Dans Gaspard de la Nuit d’Aloysius Bertrand, l’itinéraire de Gaspard est lui aussi marqué par un échec final. Après la lecture de Cornelius Agrippa qui a débouché sur une expérience ratée, Gaspard se tourne vers Paracelse et son élixir, censé allonger la durée de vie : « Je bus l’élixir de Paracelse, le soir, avant de me coucher. J’eus la colique. Nulle part le diable en cornes et en queue »38. Ici encore, l’élément alchimique est tourné en dérision, et la quête de l’ars magna laisse l’apprenti alchimiste en proie au désenchantement et au silence de Dieu :
Nous ne sommes, nous, monsieur, que les copistes du créateur. La plus magnifique, la plus triomphante, la plus glorieuse de nos œuvres éphémères n’est jamais que l’indigne contre-façon, que le rayonnement éteint de la moindre de ses œuvres immortelles. […] Oui, monsieur, j’ai longtemps cherché l’art absolu ! Ô délire ! ô folie ! Regardez ce front ridé par la couronne de fer du malheur ! Trente ans ! et l’arcane que j’ai sollicité de tant de veilles opiniâtres, à qui j’ai immolé jeunesse, amour, plaisir, fortune, l’arcane gît, inerte et insensible comme le vil caillou, dans la cendre de mes illusions ! Le néant ne vivifie point le néant39.

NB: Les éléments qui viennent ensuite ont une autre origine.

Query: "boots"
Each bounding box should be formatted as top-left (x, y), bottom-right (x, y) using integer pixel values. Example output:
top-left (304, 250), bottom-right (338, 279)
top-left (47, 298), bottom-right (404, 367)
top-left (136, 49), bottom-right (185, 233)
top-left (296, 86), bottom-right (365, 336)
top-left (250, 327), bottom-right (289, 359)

L’échec du créateur artistique est assimilable à l’échec de l’alchimiste : le Grand Œuvre n’est jamais réalisé et il ne reste que l’Œuvre au noir.
Le dernier poème du recueil, « Le Deuxième homme », clôt le voyage initiatique de Gaspard non sur le silence de Dieu sinon sur celui de l’Homme. Selon la définition de l’Ars Magna par Raymond Lulle, l’alchimie vise à la pleine réalisation de l’homme, le Grand Œuvre spirituel accompagnant le Grand Œuvre matériel. Or, « Le Deuxième Homme » marque l’échec de l’élévation spirituelle de l’homme, qui n’a pas survécu à l’Apocalypse et ne peut donc accéder à la Jérusalem céleste :
Et l’hymne de délivrance et de grâces ne brisa point le sceau dont la mort avait plombé les lèvres de l’homme endormi pour l’éternité dans le lit du sépulcre.
[…] Et la trompette de l’archange sonna d’abîme en abîme, tandis que tout croulait avec un fracas et une ruine immenses : le firmament, la terre et le soleil, faute de l’homme, cette pierre angulaire de la création40.
Nerval et Bertrand, les deux minores de 1830 les plus fascinés par l’alchimie, en montrent donc les limites et expriment les angoisses qui hantent l’imaginaire et la création de cette génération : l’insignifiance absurde de la vie, l’impossible création littéraire et le désenchantement du créateur, alchimiste raté dont les « créations éphémères » sont réduites à l’état de cendres.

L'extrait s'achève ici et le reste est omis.